We try to provide a reason for not accepting a story, sometimes going into pretty specific details. However, that is not always possible when there are a lot of submissions and we may not have the time to provide individual feedback on them. We still try to give as helpful a feedback as possible, instead of sending a run-of-the-mill rejection letter.
Who are the target readers of Telegram?
Anyone who likes reading quality short-form literature and content about the literary world should be able to enjoy Telegram.
Do you write some of the content for the magazine yourself?
Yes, each issue has an editorial and often a cover story written by one of the editors. In fact, the cover story for our latest issue – November 2017 – has been written by me!
Do you run any writing contest at the magazine?
As of now, we have not run any contests, but it is something we are considering for the future.
What are the three tips you have for readers of this interview who are aspiring writers?
- Keep writing.
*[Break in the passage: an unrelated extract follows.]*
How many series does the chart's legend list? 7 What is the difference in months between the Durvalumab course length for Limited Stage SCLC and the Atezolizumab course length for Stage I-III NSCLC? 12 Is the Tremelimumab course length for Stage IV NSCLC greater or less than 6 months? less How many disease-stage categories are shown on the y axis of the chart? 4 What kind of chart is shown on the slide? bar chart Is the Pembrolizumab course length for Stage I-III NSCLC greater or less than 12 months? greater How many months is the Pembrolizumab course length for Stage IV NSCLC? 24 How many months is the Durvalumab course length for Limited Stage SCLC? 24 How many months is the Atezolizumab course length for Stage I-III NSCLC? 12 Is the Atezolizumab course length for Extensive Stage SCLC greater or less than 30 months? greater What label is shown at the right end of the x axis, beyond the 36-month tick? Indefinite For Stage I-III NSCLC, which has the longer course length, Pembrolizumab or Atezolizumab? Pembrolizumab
It is like exercising a muscle – the more you write, the better you will get at it.
- Take feedback in the right spirit. Listening to and learning from rejections and criticism is an essential part of the writing process.
- There is no substitute for reading. Read to challenge yourself, question your assumptions and beliefs, and your writing will blossom, along with your worldview.
Thank you, Kunal for agreeing to be a part of 'On Writing.'
Aspiring writers, do submit your works to Telegram and become a published writer.